Video released early Monday shows a crowd gathered for a boisterous second-line parade suddenly scattering in all directions, with some falling to the ground. They appear to be running from a man in a white T-shirt and dark pants who turns and runs out of the picture. The image isn’t clear, but police said they hoped someone would recognize him and notify investigators.

Police were working to determine whether there was more than one gunman, though they initially said three people were spotted fleeing from the scene. Whoever was responsible escaped despite the presence of officers who were interspersed through the crowd as part of routine precautions for such an event.

Serpas said ballistic evidence gathered at the scene was giving them “very good leads to work on,” he said.

“I can assure whoever did this we know a lot more about you than you think we do. And my recommendation to you is to collect yourself and turn yourself in,” he said.

Witness Jarrat Pytell said he was walking with friends near the parade route when the crowd suddenly began to break up.

“I saw the guy on the corner, his arm extended, firing into the crowd,” said Pytell, a medical student.

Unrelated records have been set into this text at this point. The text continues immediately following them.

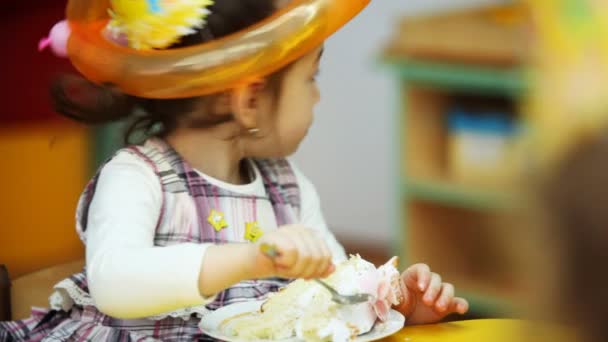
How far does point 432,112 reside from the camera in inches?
65.7

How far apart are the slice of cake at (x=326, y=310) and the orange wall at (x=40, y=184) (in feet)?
1.71

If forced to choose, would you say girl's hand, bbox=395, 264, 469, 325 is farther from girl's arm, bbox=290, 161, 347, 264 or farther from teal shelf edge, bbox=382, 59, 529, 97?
teal shelf edge, bbox=382, 59, 529, 97

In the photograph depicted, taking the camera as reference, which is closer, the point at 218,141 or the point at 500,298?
the point at 218,141

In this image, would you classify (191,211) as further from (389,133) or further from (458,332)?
(389,133)

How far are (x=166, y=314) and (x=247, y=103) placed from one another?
0.17 m

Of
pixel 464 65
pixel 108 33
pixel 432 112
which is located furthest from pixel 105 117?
pixel 432 112

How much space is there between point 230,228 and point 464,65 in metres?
0.80

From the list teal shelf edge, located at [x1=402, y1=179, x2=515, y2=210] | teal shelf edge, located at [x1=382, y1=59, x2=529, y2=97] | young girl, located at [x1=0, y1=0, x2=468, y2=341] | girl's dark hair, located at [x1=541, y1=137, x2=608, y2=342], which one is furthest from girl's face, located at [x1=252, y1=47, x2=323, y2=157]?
teal shelf edge, located at [x1=402, y1=179, x2=515, y2=210]

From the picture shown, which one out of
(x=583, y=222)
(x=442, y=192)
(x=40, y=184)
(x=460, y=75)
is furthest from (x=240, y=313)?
(x=442, y=192)

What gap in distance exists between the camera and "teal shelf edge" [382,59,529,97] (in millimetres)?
1457

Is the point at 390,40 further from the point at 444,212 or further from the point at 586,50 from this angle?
the point at 586,50

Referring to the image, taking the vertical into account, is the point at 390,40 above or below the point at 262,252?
above

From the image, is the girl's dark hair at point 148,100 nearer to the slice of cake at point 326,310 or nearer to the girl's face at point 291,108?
the girl's face at point 291,108

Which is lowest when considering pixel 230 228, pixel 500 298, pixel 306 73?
pixel 500 298
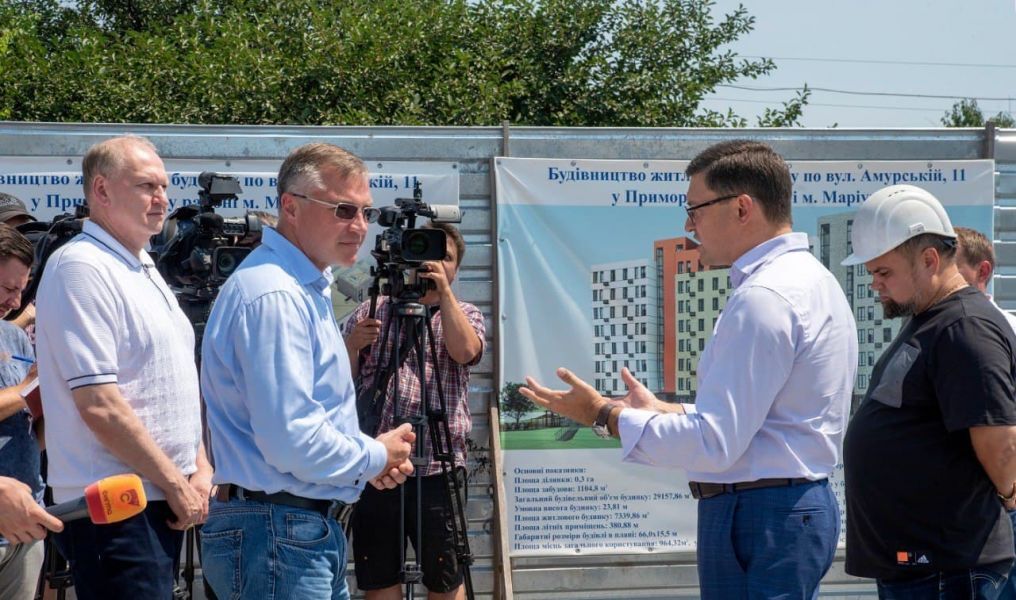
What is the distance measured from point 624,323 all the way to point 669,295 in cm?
27

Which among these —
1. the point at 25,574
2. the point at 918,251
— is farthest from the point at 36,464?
the point at 918,251

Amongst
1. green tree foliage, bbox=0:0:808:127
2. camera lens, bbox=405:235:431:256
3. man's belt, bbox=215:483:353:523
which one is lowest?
man's belt, bbox=215:483:353:523

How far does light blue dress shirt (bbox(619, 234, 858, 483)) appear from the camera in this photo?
117 inches

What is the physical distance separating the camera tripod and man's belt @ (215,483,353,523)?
161 cm

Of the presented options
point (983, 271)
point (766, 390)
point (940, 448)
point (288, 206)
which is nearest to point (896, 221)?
point (940, 448)

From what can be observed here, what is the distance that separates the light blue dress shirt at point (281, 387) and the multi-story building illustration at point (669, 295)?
2.92 m

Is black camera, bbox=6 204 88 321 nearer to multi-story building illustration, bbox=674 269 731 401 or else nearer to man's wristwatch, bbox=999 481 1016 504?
multi-story building illustration, bbox=674 269 731 401

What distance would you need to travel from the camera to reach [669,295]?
19.4ft

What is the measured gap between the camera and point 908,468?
3291mm

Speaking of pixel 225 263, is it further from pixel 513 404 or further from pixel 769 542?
pixel 769 542

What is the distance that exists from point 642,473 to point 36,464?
9.49 feet

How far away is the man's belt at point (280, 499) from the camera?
9.95 feet

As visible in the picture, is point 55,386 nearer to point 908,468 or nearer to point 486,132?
point 908,468

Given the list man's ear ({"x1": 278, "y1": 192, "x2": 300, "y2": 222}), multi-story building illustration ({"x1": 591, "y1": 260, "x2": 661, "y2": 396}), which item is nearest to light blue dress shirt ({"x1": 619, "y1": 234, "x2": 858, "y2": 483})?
man's ear ({"x1": 278, "y1": 192, "x2": 300, "y2": 222})
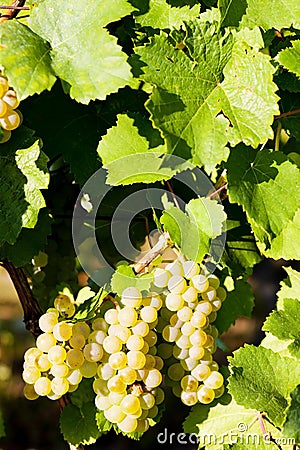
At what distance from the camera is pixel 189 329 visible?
2.90 ft

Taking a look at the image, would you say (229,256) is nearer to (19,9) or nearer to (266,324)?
(266,324)

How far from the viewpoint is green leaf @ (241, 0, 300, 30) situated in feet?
2.76

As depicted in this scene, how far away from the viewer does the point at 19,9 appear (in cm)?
80

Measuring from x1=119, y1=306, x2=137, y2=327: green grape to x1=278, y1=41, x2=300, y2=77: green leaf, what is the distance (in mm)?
354

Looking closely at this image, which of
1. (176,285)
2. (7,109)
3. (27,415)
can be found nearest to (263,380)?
(176,285)

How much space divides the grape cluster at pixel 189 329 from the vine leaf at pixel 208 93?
17cm

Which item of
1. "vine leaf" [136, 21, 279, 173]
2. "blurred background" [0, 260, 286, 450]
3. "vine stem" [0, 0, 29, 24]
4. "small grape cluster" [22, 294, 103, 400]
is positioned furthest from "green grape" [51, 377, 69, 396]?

“He was obviously pointing in a specific direction; he wasn’t swinging the gun wildly,” Pytell said.

Three gunshot victims remained in critical condition Monday, though their wounds didn’t appear to be life-threatening. Most of the wounded had been released from the hospital.

It’s not the first time gunfire has shattered a festive mood in the city this year. Five people were wounded in a drive-by shooting in January after a Martin Luther King Jr. Day parade, and four were wounded in a shooting after an argument in the French Quarter in the days leading up to Mardi Gras. Two teens were arrested in connection with the MLK shootings; three men were arrested and charged in the Mardi Gras shootings.